Abstract

This is the most significant study of Great Basin history to emerge in recent decades. Ned Blackhawk's engaging book captures the marginalized past of Great Basin Indians and reconstructs it at the center of powerful colonial forces. In Blackhawk's story, Native American peoples are not merely sideshows on the edges of American history but historical actors with diplomatic agendas equal to that of their colonial counterparts. This is not simply a rewriting of regional history but a reshaping of the American story to place indigenous peoples at the center, with violence and pain used as interpretive tools.

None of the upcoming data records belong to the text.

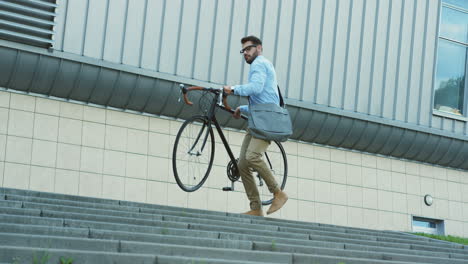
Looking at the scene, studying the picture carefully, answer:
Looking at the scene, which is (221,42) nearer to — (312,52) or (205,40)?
(205,40)

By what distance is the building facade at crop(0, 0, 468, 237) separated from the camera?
36.2 feet

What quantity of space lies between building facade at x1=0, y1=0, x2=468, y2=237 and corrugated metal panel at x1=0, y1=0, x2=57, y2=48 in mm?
20

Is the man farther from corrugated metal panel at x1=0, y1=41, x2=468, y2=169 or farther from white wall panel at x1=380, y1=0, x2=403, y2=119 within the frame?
white wall panel at x1=380, y1=0, x2=403, y2=119

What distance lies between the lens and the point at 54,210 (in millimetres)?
6648

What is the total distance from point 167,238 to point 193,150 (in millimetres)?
2395

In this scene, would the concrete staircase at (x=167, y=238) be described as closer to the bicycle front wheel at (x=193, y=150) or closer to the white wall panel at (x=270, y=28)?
the bicycle front wheel at (x=193, y=150)

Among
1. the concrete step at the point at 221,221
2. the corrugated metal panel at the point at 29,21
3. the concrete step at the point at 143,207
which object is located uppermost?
the corrugated metal panel at the point at 29,21

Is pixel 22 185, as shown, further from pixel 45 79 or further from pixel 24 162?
pixel 45 79

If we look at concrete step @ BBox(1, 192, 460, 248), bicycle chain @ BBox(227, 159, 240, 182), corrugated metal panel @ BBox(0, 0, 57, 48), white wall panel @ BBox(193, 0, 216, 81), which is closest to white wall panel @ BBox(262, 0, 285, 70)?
white wall panel @ BBox(193, 0, 216, 81)

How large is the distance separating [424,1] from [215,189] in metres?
5.51

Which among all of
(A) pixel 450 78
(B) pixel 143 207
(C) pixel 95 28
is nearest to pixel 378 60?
(A) pixel 450 78

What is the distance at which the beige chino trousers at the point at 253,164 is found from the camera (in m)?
8.34

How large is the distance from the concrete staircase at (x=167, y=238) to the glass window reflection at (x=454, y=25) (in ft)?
23.7

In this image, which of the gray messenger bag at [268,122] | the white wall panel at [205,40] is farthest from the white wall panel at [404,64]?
the gray messenger bag at [268,122]
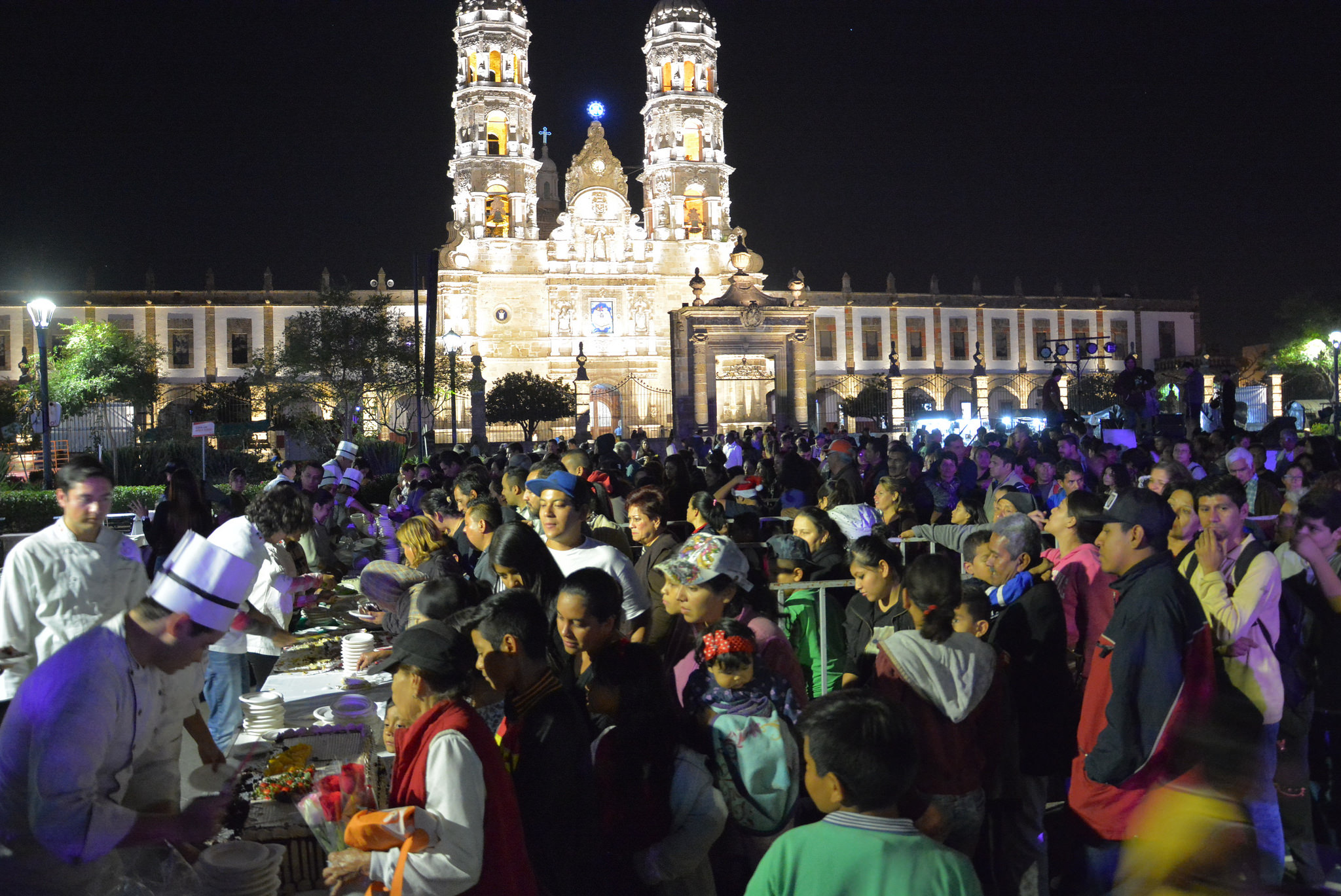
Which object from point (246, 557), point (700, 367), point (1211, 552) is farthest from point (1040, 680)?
point (700, 367)

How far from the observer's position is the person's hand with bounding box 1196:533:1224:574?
15.2 ft

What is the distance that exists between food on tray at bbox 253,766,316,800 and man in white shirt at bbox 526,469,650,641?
1429 millimetres

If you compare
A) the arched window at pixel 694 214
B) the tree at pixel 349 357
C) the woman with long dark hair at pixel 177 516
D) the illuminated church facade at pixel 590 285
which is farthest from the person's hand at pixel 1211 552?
the arched window at pixel 694 214

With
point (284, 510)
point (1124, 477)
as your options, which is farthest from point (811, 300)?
point (284, 510)

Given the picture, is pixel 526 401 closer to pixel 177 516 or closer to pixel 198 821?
pixel 177 516

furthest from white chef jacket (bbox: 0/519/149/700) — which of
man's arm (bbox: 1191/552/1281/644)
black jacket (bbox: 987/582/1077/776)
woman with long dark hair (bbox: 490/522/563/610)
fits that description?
man's arm (bbox: 1191/552/1281/644)

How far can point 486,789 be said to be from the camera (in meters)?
2.62

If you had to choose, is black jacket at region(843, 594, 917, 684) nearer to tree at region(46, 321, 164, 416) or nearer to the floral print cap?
the floral print cap

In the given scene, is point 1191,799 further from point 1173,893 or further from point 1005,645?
point 1005,645

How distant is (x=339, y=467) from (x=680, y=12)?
43.4 m

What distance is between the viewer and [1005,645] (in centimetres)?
430

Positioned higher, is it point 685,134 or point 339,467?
point 685,134

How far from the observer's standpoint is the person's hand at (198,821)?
2.66 metres

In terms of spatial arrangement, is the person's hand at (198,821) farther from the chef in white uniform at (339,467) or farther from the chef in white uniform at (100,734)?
the chef in white uniform at (339,467)
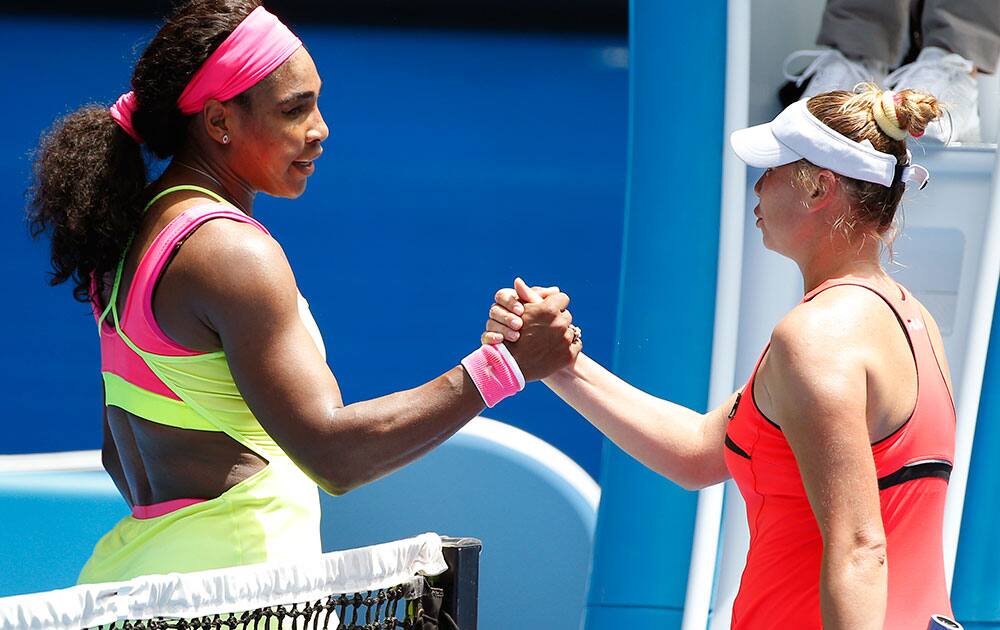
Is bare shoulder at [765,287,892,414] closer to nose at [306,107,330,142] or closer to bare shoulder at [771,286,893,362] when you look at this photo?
bare shoulder at [771,286,893,362]

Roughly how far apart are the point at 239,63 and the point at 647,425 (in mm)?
814

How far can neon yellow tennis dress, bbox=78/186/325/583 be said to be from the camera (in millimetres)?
1575

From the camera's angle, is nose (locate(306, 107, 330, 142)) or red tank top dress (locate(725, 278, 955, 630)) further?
nose (locate(306, 107, 330, 142))

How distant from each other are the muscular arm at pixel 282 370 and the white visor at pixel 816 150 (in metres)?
0.57

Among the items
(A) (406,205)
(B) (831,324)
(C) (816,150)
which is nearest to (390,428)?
(B) (831,324)

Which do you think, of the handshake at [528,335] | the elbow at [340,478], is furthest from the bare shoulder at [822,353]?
the elbow at [340,478]

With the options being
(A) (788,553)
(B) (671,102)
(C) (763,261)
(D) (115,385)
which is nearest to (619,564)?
(C) (763,261)

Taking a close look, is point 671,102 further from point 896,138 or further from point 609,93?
point 609,93

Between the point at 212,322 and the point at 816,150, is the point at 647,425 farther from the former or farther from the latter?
the point at 212,322

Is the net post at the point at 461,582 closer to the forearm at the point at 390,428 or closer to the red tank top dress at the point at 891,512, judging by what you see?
the forearm at the point at 390,428

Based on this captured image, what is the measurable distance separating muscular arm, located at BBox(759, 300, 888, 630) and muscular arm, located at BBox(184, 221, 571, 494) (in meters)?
0.45

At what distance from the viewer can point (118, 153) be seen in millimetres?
1700

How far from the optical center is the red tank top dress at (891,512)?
154 centimetres

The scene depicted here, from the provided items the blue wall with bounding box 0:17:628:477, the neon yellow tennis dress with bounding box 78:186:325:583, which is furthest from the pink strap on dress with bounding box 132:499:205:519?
the blue wall with bounding box 0:17:628:477
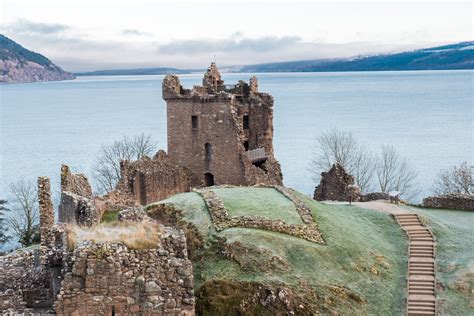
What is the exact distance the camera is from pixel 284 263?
22.7 meters

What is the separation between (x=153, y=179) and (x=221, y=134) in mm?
5878

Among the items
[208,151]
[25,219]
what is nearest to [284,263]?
A: [208,151]

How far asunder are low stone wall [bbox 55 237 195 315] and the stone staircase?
9042mm

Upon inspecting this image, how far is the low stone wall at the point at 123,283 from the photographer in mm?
16656

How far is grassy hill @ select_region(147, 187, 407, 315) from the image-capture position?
20.9 metres

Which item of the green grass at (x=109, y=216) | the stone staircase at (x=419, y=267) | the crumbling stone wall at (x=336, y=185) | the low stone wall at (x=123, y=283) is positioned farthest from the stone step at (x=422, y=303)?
the crumbling stone wall at (x=336, y=185)

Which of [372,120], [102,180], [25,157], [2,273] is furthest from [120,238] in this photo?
[372,120]

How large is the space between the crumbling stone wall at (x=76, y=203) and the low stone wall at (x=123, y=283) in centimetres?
516

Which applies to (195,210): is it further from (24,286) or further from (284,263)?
(24,286)

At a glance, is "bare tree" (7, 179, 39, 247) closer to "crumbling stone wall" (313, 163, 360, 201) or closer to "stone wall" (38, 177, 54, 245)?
"crumbling stone wall" (313, 163, 360, 201)

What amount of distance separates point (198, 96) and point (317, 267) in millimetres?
26611

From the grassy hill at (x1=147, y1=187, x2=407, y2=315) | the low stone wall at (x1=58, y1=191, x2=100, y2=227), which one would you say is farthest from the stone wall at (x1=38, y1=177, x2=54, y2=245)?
the grassy hill at (x1=147, y1=187, x2=407, y2=315)

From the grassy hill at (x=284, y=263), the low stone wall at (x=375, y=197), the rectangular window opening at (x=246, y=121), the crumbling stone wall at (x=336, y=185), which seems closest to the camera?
the grassy hill at (x=284, y=263)

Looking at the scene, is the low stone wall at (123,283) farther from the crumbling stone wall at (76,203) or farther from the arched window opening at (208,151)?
the arched window opening at (208,151)
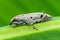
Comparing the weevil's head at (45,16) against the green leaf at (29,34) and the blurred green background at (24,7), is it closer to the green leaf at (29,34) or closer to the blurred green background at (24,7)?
the blurred green background at (24,7)

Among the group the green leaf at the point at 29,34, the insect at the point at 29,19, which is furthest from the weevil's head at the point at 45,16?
the green leaf at the point at 29,34

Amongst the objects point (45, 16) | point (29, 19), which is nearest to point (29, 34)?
point (29, 19)

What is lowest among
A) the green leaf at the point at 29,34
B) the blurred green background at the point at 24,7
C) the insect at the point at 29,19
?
the green leaf at the point at 29,34

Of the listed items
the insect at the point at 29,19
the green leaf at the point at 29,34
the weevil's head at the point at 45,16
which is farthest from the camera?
the weevil's head at the point at 45,16

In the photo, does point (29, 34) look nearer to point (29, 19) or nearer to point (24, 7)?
point (29, 19)

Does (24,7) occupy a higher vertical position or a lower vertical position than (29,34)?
higher

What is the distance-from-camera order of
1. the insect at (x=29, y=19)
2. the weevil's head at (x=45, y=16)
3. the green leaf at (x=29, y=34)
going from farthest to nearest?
the weevil's head at (x=45, y=16) → the insect at (x=29, y=19) → the green leaf at (x=29, y=34)

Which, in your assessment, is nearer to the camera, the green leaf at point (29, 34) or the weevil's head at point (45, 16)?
the green leaf at point (29, 34)

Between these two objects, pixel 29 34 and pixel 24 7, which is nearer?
pixel 29 34

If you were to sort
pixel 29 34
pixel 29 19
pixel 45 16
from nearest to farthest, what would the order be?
pixel 29 34 < pixel 29 19 < pixel 45 16

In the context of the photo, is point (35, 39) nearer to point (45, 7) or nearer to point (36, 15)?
point (36, 15)
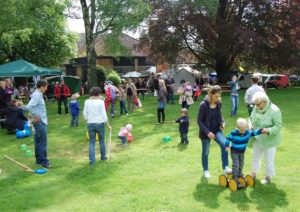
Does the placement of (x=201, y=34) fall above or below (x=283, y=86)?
above

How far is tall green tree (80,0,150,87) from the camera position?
20.7m

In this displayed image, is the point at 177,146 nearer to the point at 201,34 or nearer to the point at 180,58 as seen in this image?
the point at 201,34

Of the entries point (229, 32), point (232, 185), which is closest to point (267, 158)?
point (232, 185)

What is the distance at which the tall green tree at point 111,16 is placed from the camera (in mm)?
20719

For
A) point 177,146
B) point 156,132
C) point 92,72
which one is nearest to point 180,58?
point 92,72

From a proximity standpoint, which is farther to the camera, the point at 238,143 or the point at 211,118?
the point at 211,118

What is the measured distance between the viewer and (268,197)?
20.4 ft

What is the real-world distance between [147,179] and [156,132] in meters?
5.50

The scope of Blackhawk's study, from the late sixteenth century to the mid-nineteenth century, adds deep texture to longstanding regional narratives. The 1776 Dominguez-Escalante expedition, a typical starting point for Spanish-Ute relations in the Great Basin, does not appear in Blackhawk's story until chapter three. By the time of the padres' foray into what would become Utah, the Spanish and the Utes had forged complex and frequently violent relationships. A 1639 Spanish slave raid against Ute Indians marked the first documented encounter between the two peoples. By the mid-eighteenth century, the Utes had adapted “to the region's new violent economy” to become “accomplished and dreaded antagonists” themselves (p. 25). They also formed a powerful alliance with the Comanche to dominate New Mexico's northern perimeter.